The answer, of course, is that it did. For almost 70 years now, the story of Vera Brittain's experiences in the First World War during which she served as a VAD nurse and lost the four men who meant the most to her - her fiance, Roland Leighton, brother Edward, and her two closest friends, Victor Richardson and Geoffrey Thurlow, all killed in the war - has held readers enthralled.
"If the War spares me," Brittain wrote to her brother Edward in 1916, "it will be my one aim to immortalise in a book the story of us four." Seventeen years later, Vera Brittain published Testament of Youth, her autobiographical study of the years 1900 to 1925. It became a bestseller on both sides of the Atlantic and made her famous. As Winifred Holtby noted in a description that remains as true today as it was in 1933 when she wrote it, "Others have borne witness to the wastage, the pity and the heroism of modern war; none has yet so convincingly conveyed its grief."
In the late Seventies the book became a bestseller all over again when it was republished by Virago Press. Carmen Callil, the famously no-nonsense head of the company, had wept while reading it, and had resolved to see it in print again. A much lauded BBC television dramatisation starring Cheryl Campbell followed in 1979, which swept up most of the major Bafta awards. By that time, Testament of Youth was firmly enshrined as part of the canon of First World War literature and has remained so ever since.
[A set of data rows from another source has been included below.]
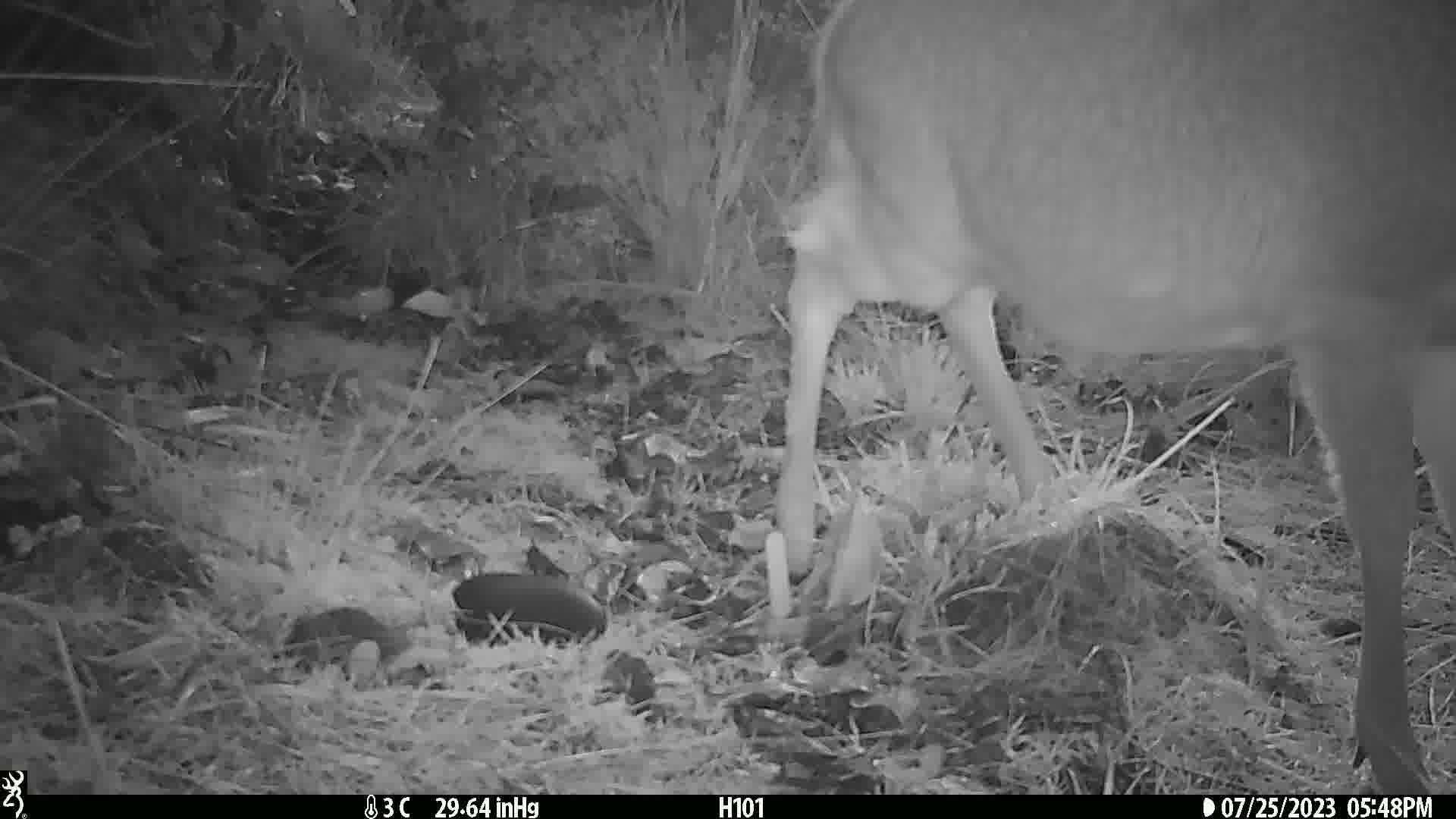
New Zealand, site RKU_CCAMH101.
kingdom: Animalia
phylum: Chordata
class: Mammalia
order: Artiodactyla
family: Cervidae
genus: Odocoileus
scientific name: Odocoileus virginianus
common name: white-tailed deer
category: white tailed deer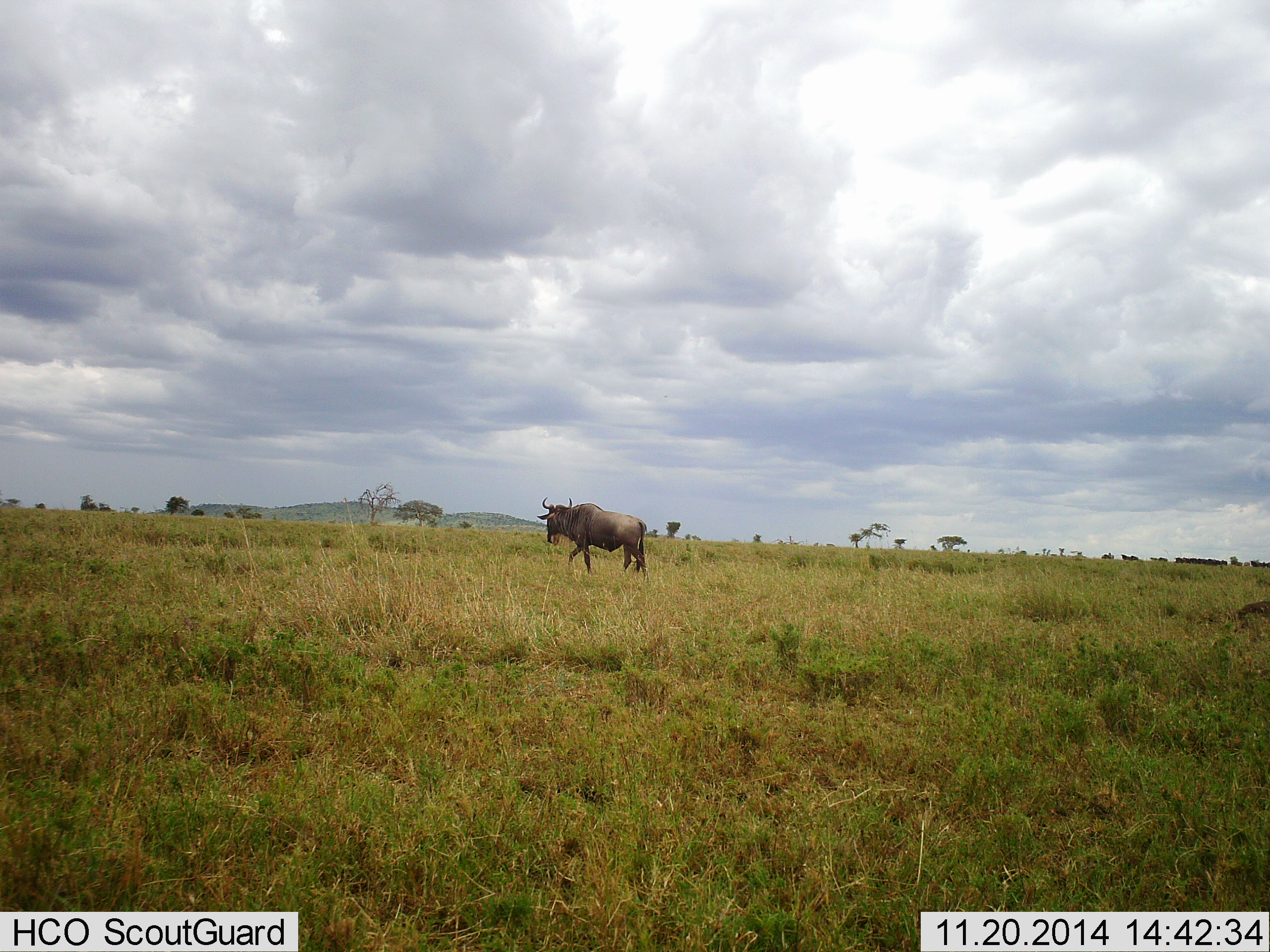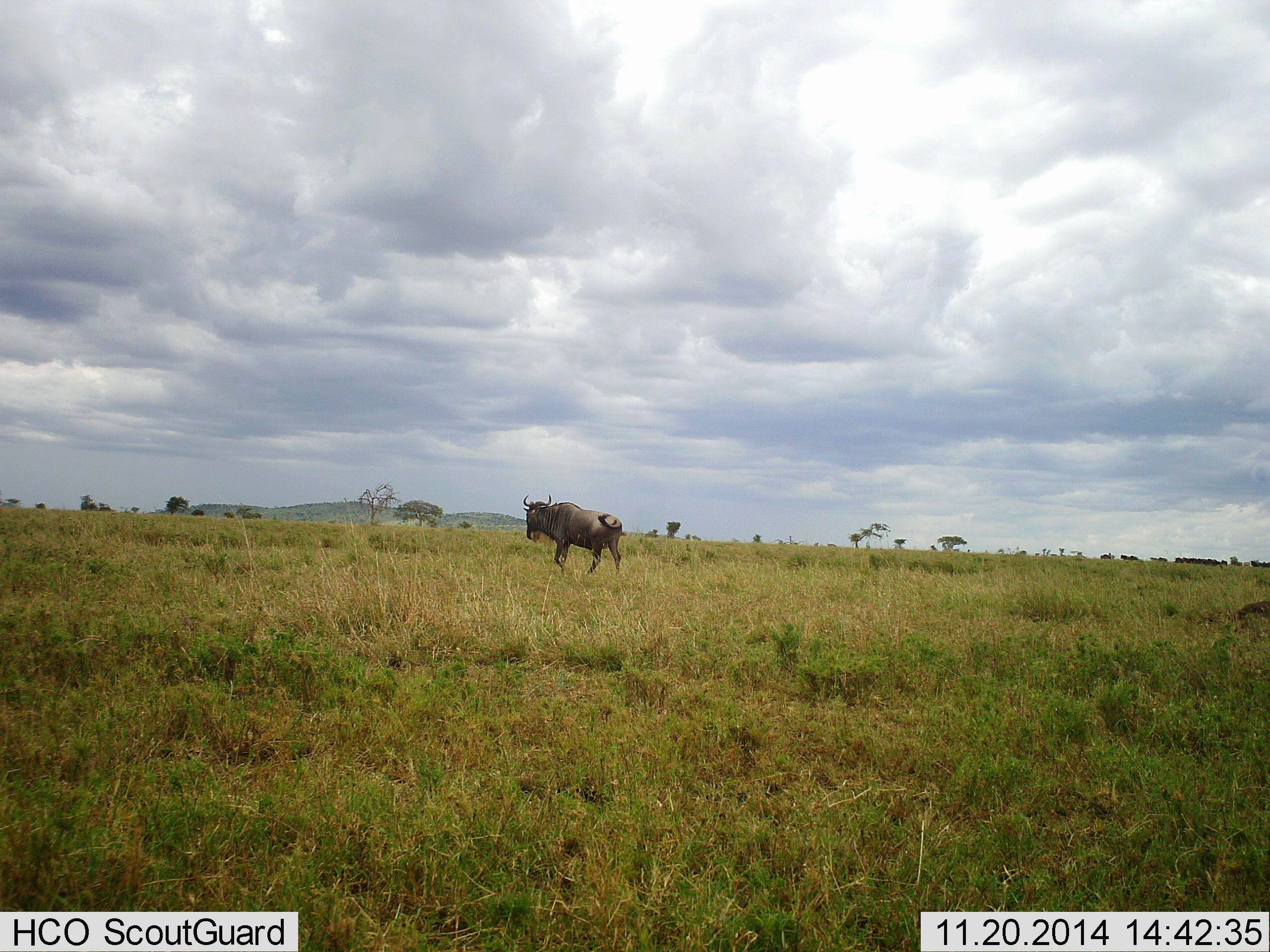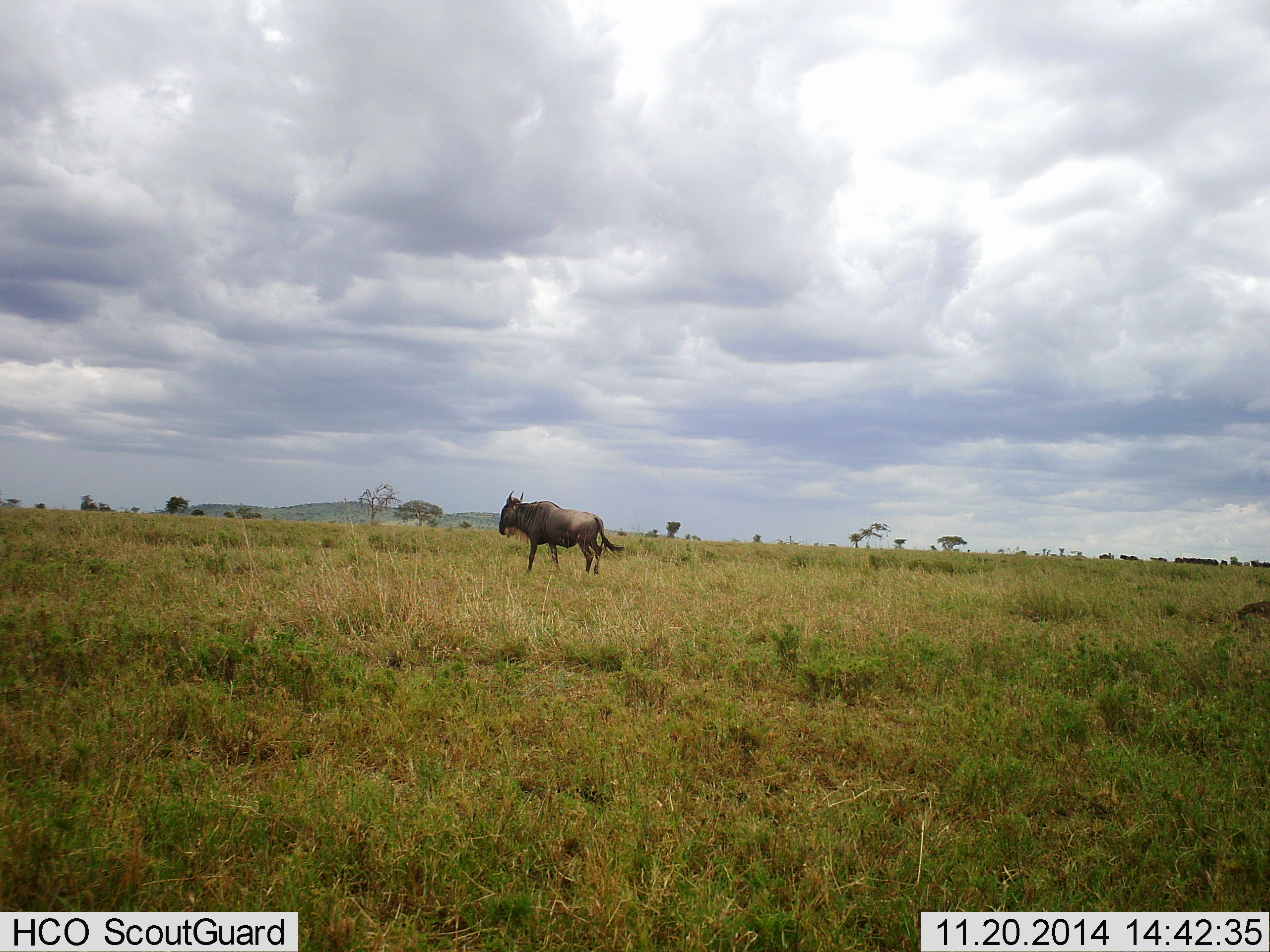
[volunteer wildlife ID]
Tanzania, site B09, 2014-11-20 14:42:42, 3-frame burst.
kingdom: Animalia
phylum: Chordata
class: Mammalia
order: Artiodactyla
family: Bovidae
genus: Connochaetes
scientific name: Connochaetes taurinus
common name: blue wildebeest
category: wildebeest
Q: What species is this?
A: Wildebeest (blue wildebeest) (Connochaetes taurinus).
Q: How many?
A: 1.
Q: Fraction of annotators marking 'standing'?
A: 10%.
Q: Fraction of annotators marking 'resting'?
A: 0%.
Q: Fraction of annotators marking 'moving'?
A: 90%.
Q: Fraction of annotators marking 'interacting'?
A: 0%.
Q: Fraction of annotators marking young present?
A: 0%.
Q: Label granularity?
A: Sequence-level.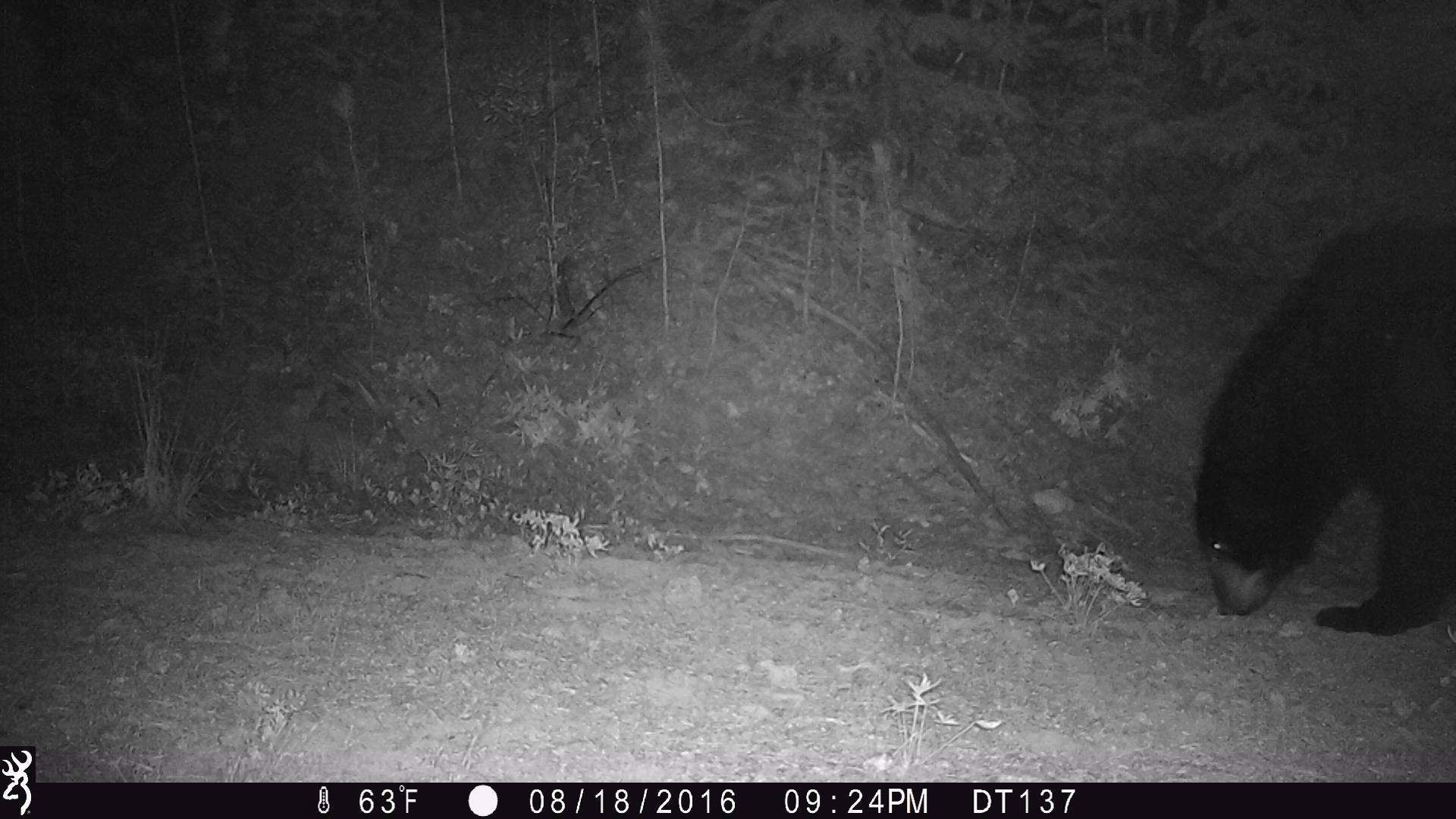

Letters From a Lost Generation comprises the letters, written from 1913 and 1918, between Vera Brittain and the four young men who were part of that doomed generation who went almost straight from school to the dreadful fate that awaited them on the battlefields of France, Belgium and Italy. This correspondence, which survives today in the Brittain Archive at McMaster University in Hamilton, Ontario, formed the backbone of Testament of Youth. Vera Brittain quoted from some of them, convinced that nothing she could write would bring her major protagonists so vividly alive as their own words. But even so, only a small proportion of the 560 or so existing letters have been published before: Brittain was prevented by the restrictions of copyright from printing some, while others, for instance those written by Geoffrey Thurlow to Edward Brittain, were embargoed for a decade after Vera Brittain's death in 1970 because of the fear that they might reveal something unpalatable about Edward's alleged homosexuality. (In the event, they neither prove nor disprove the allegations.)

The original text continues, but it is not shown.